----- Input records -----

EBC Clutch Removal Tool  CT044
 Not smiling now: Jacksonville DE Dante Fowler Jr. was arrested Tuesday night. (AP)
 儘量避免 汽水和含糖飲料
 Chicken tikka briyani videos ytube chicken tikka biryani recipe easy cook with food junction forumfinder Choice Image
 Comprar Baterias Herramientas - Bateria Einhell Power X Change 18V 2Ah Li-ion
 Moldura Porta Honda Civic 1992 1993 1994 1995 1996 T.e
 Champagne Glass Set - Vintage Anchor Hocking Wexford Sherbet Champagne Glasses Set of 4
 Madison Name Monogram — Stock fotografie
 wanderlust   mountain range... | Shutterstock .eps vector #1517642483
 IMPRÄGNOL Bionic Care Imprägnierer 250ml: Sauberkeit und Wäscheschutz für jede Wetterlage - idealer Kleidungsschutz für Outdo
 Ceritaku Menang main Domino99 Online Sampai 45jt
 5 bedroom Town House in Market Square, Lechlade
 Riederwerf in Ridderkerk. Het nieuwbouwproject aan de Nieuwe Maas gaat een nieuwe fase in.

-----

Work item: Only an exact transcription of all the entries will do.

Written reply:
EBC Clutch Removal Tool  CT044
 Not smiling now: Jacksonville DE Dante Fowler Jr. was arrested Tuesday night. (AP)
 儘量避免 汽水和含糖飲料
 Chicken tikka briyani videos ytube chicken tikka biryani recipe easy cook with food junction forumfinder Choice Image
 Comprar Baterias Herramientas - Bateria Einhell Power X Change 18V 2Ah Li-ion
 Moldura Porta Honda Civic 1992 1993 1994 1995 1996 T.e
 Champagne Glass Set - Vintage Anchor Hocking Wexford Sherbet Champagne Glasses Set of 4
 Madison Name Monogram — Stock fotografie
 wanderlust   mountain range... | Shutterstock .eps vector #1517642483
 IMPRÄGNOL Bionic Care Imprägnierer 250ml: Sauberkeit und Wäscheschutz für jede Wetterlage - idealer Kleidungsschutz für Outdo
 Ceritaku Menang main Domino99 Online Sampai 45jt
 5 bedroom Town House in Market Square, Lechlade
 Riederwerf in Ridderkerk. Het nieuwbouwproject aan de Nieuwe Maas gaat een nieuwe fase in.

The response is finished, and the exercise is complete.